For the next generation desktop microarchitecture, Intel still appears to be committed to the current style of big out-of-order cores, meaning that we won't see any Cell-style architectures from Intel this next time around. For the most part, we think this makes a lot of sense at the present time given the applications that are currently being run. Intel's thoughts are this; if they were to move immediately to a simpler core architecture and use a large number of them in parallel, that leaves too much opportunity for another company to build a CPU made up of fewer, more powerful cores, which on the current applications would perform better, or at least be easier to program for.
In the generation after the Pentium 4 successor, things may change as Intel has talked about having a handful of big cores and then multiple smaller cores for more specific, extremely parallel workloads.

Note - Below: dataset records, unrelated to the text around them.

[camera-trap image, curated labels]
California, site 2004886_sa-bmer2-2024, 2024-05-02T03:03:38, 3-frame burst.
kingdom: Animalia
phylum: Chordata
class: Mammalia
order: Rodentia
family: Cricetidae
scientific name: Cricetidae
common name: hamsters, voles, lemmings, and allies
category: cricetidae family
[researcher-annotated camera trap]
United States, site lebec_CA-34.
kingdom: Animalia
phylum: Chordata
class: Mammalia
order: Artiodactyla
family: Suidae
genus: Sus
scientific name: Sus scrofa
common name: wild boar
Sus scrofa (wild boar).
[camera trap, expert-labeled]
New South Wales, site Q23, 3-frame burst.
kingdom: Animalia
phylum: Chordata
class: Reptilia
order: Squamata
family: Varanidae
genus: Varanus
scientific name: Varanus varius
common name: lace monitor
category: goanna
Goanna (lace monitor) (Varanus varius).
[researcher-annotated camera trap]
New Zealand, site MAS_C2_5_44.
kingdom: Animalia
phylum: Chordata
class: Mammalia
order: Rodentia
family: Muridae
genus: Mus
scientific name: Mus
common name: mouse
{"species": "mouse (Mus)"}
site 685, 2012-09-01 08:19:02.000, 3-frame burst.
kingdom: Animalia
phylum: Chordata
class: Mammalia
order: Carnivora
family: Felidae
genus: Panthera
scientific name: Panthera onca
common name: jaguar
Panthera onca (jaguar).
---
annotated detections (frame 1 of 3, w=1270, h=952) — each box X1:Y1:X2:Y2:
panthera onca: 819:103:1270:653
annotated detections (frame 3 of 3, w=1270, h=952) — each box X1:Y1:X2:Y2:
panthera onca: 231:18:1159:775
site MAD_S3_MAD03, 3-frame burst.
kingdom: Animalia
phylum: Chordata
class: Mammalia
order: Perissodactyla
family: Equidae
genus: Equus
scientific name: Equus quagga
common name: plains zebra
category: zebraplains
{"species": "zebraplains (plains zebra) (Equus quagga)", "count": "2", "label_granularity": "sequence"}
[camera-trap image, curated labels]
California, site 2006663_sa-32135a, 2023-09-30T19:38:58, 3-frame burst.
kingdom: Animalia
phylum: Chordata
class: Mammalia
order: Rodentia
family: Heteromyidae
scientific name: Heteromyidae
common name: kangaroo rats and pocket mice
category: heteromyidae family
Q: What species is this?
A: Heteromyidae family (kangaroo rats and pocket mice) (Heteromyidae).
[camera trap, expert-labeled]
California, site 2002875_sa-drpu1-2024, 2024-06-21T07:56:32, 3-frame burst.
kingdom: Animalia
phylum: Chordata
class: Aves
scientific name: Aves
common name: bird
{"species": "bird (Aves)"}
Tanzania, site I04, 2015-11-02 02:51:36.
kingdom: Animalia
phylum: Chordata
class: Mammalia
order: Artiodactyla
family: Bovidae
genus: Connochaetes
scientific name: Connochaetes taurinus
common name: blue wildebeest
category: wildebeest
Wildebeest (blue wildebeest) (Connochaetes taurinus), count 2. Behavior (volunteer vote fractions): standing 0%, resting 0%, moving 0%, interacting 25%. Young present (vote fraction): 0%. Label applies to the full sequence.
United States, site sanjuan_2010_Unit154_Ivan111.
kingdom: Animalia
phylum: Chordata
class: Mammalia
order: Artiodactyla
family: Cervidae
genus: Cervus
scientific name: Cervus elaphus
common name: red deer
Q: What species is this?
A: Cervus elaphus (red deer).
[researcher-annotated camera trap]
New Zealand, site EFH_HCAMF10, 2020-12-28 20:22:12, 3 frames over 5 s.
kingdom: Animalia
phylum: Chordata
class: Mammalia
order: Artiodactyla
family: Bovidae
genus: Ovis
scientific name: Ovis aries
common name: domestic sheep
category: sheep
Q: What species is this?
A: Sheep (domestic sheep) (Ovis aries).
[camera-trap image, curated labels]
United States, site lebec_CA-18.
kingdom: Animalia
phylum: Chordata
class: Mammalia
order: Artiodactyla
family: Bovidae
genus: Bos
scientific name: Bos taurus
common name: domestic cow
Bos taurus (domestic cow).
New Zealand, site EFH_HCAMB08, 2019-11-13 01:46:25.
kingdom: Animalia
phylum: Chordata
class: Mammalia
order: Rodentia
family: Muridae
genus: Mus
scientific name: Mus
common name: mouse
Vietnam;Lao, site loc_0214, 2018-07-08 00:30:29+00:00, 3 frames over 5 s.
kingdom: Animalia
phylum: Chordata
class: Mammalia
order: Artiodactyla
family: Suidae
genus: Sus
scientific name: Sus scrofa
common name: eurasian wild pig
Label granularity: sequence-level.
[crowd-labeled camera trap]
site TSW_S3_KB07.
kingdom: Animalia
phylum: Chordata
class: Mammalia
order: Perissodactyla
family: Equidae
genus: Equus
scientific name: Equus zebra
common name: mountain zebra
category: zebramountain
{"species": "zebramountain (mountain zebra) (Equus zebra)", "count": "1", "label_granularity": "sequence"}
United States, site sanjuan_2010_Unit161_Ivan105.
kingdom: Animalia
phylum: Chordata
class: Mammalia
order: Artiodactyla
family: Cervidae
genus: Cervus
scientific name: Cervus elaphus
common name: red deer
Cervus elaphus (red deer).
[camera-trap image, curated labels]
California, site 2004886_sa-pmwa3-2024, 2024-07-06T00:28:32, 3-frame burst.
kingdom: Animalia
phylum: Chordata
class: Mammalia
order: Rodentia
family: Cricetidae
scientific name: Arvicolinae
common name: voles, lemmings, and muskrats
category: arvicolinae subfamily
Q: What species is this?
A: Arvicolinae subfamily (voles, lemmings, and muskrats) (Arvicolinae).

Looking at Intel's view of their microprocessors starting at around 2010, they start to appear a lot like Cell. What may inevitably happen is that Cell may be a bit ahead of its time in the marketplace.
Hyper Threading (SMT) will not die with the Pentium 4, in fact, the number of threads per core will go from 2 up to 4 threads before the end of the decade. The move to 8 threads per core won't happen anytime soon however, apparently there is a pretty sizeable performance gain by enabling 4 threads per core, but not as much when going from 4 to 8 threads.
Larger and software controlled caches will be much more common going forward, also eerily similar to the Cell architecture (the Cell SPEs only have local memory, which is similar to the idea of a software controlled cache).
You can expect a continued focus on SIMD performance, a perfect example happens to be the improvements in SIMD performance in Yonah's core that we reported on earlier.
Although we're quite convinced that an on-die memory controller would result in the best performance per transistor expended on a new architecture, we're doubtful that Intel would consider one. We may have to wait until stacked die and wafer technology before we see any sort of serious reduction in memory latency through techniques other than more caches and more cores.